### Trecho da página
Pesquisas recentes comprovam a importância do reconhecimento e da expressão das emoções – até as negativas. Levantamento da Harvard Medical School, dos Estados Unidos, concluiu que quem reprime frustrações tem três vezes mais chances de se tornar vulnerável no trabalho. "As pessoas consideram a raiva como uma emoção terrivelmente perigosa e encorajam a prática do pensamento positivo", explica o autor da pesquisa, George Vaillant, que entrevistou 824 profissionais e acaba de divulgar o estudo.

"Mas a raiva pode ajudar as pessoas a se tornarem mais assertivas e com uma facilidade maior para se posicionarem", diz Vaillant, os profissionais que falam o que pensam conquistam o respeito dos seus pares e têm mais chances de receber uma promoção.

VANTAGENS Pessoas que mostram aquilo que sentem são mais saudáveis, criativas, equilibradas e têm maior capacidade de liderança

Um estudo realizado nos Estados Unidos pela Columbia Business School, pela California University e pela Duke University defende que as emoções podem ser mais confiáveis do que a razão em momentos de decisão. Publicada no mês passado, a pesquisa O papel das emoções nas escolhas sustenta que os sentimentos são um conjunto de programas que nos ajudam a resolver problemas recorrentes, como por quem vamos nos apaixonar ou se devemos escapar de um predador.

### Ação necessária
Segundo o trecho sobre emoções, quantos profissionais George Vaillant entrevistou em sua pesquisa? O material apresentado adiante é independente do trecho.

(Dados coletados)
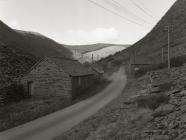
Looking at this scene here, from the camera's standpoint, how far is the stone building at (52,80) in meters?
33.5

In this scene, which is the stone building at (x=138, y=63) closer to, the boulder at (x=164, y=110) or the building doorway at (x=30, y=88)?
the building doorway at (x=30, y=88)

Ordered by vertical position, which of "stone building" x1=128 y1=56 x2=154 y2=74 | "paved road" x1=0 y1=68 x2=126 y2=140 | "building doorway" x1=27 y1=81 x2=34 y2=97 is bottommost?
"paved road" x1=0 y1=68 x2=126 y2=140

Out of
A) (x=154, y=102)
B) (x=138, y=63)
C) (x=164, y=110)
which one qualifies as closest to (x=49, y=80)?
(x=154, y=102)

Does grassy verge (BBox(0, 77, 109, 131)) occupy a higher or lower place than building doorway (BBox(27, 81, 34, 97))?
lower

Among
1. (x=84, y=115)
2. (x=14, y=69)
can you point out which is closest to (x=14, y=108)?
(x=84, y=115)

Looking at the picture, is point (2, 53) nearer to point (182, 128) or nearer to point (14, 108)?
point (14, 108)

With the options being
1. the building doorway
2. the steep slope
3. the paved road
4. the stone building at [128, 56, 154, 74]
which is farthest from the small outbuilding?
the paved road

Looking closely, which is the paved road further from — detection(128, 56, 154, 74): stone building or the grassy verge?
detection(128, 56, 154, 74): stone building

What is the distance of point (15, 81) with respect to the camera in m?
39.7

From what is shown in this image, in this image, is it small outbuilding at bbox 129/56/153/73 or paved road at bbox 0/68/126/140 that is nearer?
paved road at bbox 0/68/126/140

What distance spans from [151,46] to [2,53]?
7823 centimetres

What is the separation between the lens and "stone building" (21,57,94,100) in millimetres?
33469

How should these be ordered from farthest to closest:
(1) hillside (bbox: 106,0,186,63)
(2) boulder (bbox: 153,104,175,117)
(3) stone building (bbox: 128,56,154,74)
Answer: (1) hillside (bbox: 106,0,186,63) → (3) stone building (bbox: 128,56,154,74) → (2) boulder (bbox: 153,104,175,117)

### Resposta
824 profissionais.